As a blanket statement, most transit advocates I know don’t seem to care about this solvency problem (in fairness, highway advocates don’t either). The sad thing is, if Americans could be convinced to make the financial strength and solvency of our neighborhoods an obsession, we’d all become transit advocates. Just not the grand build-it-and-they-will-come kind of transit many dream of.
Where Does This Leave Us?
This is where I’ve found Jarrett Walker to be the most brilliant and inspiring. I’ve seen him in multiple places – most notably, for me, in Houston – take an existing transit system and, with relatively little changes to the budget, get vastly more out of it simply by rethinking the parameters under which it operates. This is exactly what every city in this country needs. It’s sheer genius, in my opinion — knowledge we need to mass migrate to other places.
So, when I hear the term “transit-oriented development,” I’m hearing "transit first, followed by development that is oriented toward it." That’s an approach oblivious to the current financial state of our cities and our infrastructure. I find it incoherent, and I’m sickened by planning practitioners who, despite all historical evidence to the contrary, believe they can get it right this time.
When I propose the term “development-oriented transit,” what I’m suggesting is that we begin with the development we have now, we walk these places and humbly observe where people are struggling, and we ask: what is the next smallest thing we can do to address that struggle?
We don’t ask: What is the most efficient thing to do? or, What is the grand solution? Those are questions we impose because we like the answers they provide, because we don’t grasp the real insolvency problem we face. No, we must humble ourselves to ask what the next smallest thing we can do is.
Very often that is going to be transit, but it’s the rare place in today’s America that it is going to be an eight, nine or ten figure transit investment. It’s more likely to be: how do we connect this neighborhood to that neighborhood a little better? How do we give buses more green lights? How do we make this stop more accessible? How do we improve the first and last mile of this trip?
This isn’t the stuff that many transit advocates dream of, but then again, there are lot of people out there doing this difficult and often thankless work.
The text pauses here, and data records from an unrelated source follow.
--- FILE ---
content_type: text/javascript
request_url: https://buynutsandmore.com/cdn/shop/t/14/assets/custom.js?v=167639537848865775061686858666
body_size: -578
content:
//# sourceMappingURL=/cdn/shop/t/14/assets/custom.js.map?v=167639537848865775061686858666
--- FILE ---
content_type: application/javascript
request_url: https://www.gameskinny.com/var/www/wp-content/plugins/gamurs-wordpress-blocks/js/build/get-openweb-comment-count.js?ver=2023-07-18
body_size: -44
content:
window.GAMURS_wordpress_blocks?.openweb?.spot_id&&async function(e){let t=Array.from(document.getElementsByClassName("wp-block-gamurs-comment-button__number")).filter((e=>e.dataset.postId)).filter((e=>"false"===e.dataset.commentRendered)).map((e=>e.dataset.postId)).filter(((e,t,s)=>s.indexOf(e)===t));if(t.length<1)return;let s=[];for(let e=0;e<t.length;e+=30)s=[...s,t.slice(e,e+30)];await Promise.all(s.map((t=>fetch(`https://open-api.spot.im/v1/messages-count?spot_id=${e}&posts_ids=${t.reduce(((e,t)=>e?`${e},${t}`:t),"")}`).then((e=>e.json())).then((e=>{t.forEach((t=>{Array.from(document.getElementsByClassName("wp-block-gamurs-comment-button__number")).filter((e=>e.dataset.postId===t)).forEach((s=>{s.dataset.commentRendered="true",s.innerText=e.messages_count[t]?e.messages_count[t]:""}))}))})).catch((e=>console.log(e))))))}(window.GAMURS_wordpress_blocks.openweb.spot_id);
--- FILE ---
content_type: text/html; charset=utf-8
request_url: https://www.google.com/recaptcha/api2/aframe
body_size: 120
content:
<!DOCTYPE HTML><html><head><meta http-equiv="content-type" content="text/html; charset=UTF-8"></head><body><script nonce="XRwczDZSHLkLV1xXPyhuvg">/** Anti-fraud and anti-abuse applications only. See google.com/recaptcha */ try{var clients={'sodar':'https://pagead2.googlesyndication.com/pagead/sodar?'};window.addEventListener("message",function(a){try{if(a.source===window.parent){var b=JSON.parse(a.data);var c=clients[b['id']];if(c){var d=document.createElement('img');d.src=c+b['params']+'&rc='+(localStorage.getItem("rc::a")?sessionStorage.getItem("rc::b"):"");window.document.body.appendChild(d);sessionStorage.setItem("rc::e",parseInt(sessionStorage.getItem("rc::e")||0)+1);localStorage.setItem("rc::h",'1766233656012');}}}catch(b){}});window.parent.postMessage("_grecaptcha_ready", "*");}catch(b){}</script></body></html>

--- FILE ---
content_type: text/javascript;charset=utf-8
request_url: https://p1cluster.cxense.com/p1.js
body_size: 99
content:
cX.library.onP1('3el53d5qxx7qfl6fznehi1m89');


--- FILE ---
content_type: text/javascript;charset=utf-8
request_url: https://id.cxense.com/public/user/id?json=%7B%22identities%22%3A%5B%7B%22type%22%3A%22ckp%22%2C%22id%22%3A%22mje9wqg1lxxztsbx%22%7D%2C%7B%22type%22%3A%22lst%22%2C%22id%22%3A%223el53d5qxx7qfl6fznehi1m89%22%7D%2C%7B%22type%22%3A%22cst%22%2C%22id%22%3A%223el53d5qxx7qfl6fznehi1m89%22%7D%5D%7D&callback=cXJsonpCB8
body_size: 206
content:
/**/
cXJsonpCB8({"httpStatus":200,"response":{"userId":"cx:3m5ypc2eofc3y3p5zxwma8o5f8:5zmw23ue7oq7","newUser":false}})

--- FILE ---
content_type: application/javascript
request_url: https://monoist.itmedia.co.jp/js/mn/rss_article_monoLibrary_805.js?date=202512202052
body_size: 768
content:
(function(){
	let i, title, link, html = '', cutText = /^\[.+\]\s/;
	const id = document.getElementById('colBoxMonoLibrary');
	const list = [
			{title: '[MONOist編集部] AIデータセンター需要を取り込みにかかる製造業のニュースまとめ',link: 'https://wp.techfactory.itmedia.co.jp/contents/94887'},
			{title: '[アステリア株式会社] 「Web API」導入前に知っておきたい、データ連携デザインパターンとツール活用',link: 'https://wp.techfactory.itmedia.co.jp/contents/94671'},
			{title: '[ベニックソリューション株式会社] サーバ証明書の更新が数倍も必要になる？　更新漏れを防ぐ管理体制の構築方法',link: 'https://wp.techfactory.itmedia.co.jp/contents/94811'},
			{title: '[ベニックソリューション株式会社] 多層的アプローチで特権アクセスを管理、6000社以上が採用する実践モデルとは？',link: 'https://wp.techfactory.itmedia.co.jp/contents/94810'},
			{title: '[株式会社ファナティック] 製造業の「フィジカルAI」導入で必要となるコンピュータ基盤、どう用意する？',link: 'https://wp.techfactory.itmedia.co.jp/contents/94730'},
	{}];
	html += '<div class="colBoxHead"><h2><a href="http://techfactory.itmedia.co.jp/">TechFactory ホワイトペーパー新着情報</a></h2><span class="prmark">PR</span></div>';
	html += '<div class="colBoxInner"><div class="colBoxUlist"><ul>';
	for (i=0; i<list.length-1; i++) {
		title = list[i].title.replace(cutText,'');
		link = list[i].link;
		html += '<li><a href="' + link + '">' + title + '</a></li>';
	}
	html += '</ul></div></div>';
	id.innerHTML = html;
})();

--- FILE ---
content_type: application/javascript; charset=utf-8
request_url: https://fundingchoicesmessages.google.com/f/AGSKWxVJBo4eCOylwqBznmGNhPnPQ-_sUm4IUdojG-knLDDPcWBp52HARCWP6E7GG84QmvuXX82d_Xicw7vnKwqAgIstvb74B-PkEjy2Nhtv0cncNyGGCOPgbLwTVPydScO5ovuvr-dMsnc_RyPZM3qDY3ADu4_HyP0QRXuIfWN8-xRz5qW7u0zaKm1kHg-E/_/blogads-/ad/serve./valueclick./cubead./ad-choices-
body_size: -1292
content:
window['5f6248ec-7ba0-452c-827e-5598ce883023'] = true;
Jarrett Walker is one of them, and I will continue to read his blog in the hopes of learning more about these approaches. There are many others too.
Transit is an essential part of increasing the financial productivity of our cities, something we desperately need to happen, and happen quickly. At Strong Towns, we consider ourselves major supporters of transit, albeit in service of productive land use patterns, not as an attempt to induce them. We welcome into our conversation those who consider themselves transit advocates. The common ground we share is considerable, and it can be the basis of a needed shift in transportation spending towards that which you are most passionate about.